• _Exercise goal_
In the text below about the sound installation "Memo to Spring," who did the sound mix?
Extract to read Start Marker
Memo to Spring
Sarah Rose


3-channel sound installation, 12 mins, 2017
Sound Mix by Richy Carey

“Sarah Rose’s ‘Memo to Spring’ (2017) contrasts intimacy between persons with their relations to and understanding of their environment. Rose’s voice speaks sporadically between three speakers, interlacing passages quoted from correspondence between biologist Rachel Carson (1907-1964) and her lover Dorothy Freeman (1898-1978) along with, amongst other things, descriptions of a tsunami threat and hormone biology. The intimate passages focus on descriptions of a meeting place called ‘the shore’, which comes to represent a space that should be defended both for its value to their relationship but also as a complex and sensitive ecological site. Rose’s sculptures form an impediment or boundary across the room, placing us, as it were, on the shore to absorb their anthropocenic narrative.” Calum Sutherland, MAP Magazine, Dec 2017.

We composed a sound piece that played over 3 separate channels in the exhibition, with the dialogue moving between each speaker in slow, tidal waves, amongst long accordion breaths and incidental creaks and cracks. Between the sound in the space and the materials in the room, the works spoke to tidal movement, what is held and let go of through materials, humans and the non-human, the porous ways these are enmeshed.

Memo to Spring was exhibited at NOW, National Galleries of Scotland: Modern One, Oct 2017 - Feb 2018.
Extract to read End Marker
Supplied entries Start Marker
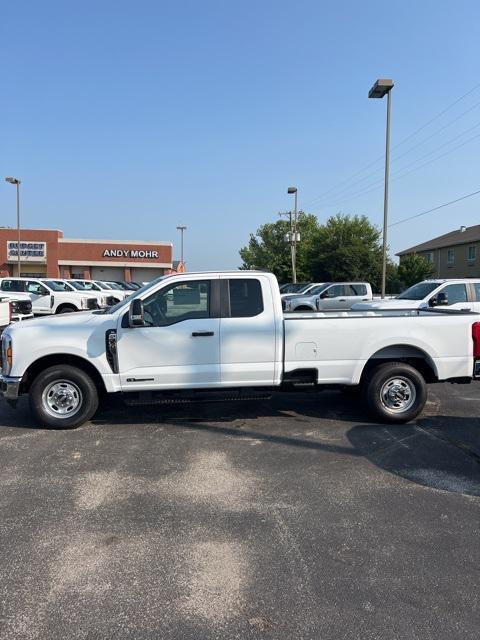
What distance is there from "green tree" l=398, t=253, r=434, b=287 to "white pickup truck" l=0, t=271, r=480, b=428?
3250 cm

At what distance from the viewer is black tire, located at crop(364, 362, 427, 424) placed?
20.5 ft

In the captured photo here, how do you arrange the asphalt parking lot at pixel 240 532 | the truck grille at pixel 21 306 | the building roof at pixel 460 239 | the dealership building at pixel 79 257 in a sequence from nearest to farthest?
the asphalt parking lot at pixel 240 532
the truck grille at pixel 21 306
the building roof at pixel 460 239
the dealership building at pixel 79 257

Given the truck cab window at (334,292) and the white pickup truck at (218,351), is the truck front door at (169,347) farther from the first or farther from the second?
the truck cab window at (334,292)

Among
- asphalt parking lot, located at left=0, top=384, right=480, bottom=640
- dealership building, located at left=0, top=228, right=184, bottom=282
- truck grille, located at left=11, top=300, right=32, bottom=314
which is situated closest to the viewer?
asphalt parking lot, located at left=0, top=384, right=480, bottom=640

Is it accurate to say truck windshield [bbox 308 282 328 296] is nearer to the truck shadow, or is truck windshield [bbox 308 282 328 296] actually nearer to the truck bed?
the truck shadow

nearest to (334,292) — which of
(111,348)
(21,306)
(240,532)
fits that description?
(21,306)

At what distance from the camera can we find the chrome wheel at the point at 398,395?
632 cm

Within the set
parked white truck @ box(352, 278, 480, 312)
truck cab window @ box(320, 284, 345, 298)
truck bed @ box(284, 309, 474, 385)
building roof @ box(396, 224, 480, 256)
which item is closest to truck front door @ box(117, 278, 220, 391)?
truck bed @ box(284, 309, 474, 385)

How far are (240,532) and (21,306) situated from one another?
14341 millimetres

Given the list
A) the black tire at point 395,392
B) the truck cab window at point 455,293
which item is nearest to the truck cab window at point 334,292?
the truck cab window at point 455,293

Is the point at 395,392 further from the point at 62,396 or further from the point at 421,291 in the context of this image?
the point at 421,291

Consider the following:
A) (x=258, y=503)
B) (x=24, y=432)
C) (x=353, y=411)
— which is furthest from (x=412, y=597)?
(x=24, y=432)

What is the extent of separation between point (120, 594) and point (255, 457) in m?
2.41

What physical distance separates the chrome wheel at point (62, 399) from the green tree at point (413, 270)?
34423 millimetres
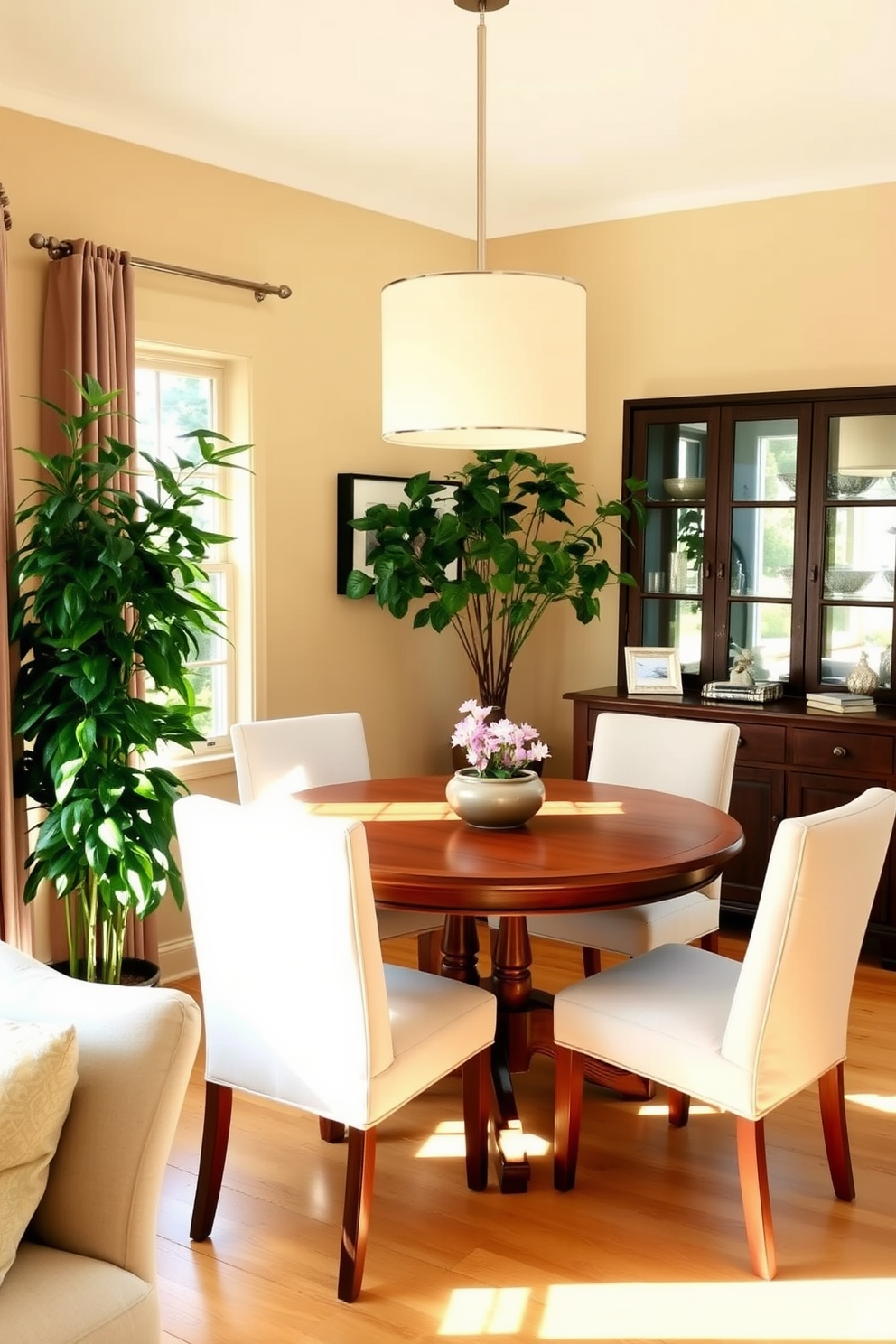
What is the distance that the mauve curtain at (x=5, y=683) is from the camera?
3.55m

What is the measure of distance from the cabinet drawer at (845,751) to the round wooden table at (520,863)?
122 centimetres

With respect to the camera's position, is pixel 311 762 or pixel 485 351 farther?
pixel 311 762

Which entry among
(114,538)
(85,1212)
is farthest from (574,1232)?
(114,538)

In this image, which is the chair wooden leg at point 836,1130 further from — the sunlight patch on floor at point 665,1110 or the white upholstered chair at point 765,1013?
the sunlight patch on floor at point 665,1110

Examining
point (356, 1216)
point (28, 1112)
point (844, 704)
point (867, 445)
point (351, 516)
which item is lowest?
point (356, 1216)

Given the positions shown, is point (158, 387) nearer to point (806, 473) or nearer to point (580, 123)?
point (580, 123)

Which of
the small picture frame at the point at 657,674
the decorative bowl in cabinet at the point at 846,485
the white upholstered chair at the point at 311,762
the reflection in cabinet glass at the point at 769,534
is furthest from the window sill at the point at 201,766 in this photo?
the decorative bowl in cabinet at the point at 846,485

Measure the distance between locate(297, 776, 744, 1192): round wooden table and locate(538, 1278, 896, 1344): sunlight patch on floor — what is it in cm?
47

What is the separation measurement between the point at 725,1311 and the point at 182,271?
3403 mm

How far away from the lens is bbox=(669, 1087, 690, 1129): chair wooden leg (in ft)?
11.0

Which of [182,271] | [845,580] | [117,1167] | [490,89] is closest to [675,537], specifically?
[845,580]

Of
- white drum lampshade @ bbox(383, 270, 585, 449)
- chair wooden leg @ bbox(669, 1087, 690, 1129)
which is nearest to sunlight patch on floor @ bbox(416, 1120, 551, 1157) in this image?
chair wooden leg @ bbox(669, 1087, 690, 1129)

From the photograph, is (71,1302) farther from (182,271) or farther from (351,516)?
(351,516)

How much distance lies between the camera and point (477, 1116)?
2.97 meters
Supplied entries End Marker
• _Exercise answer_
Richy Carey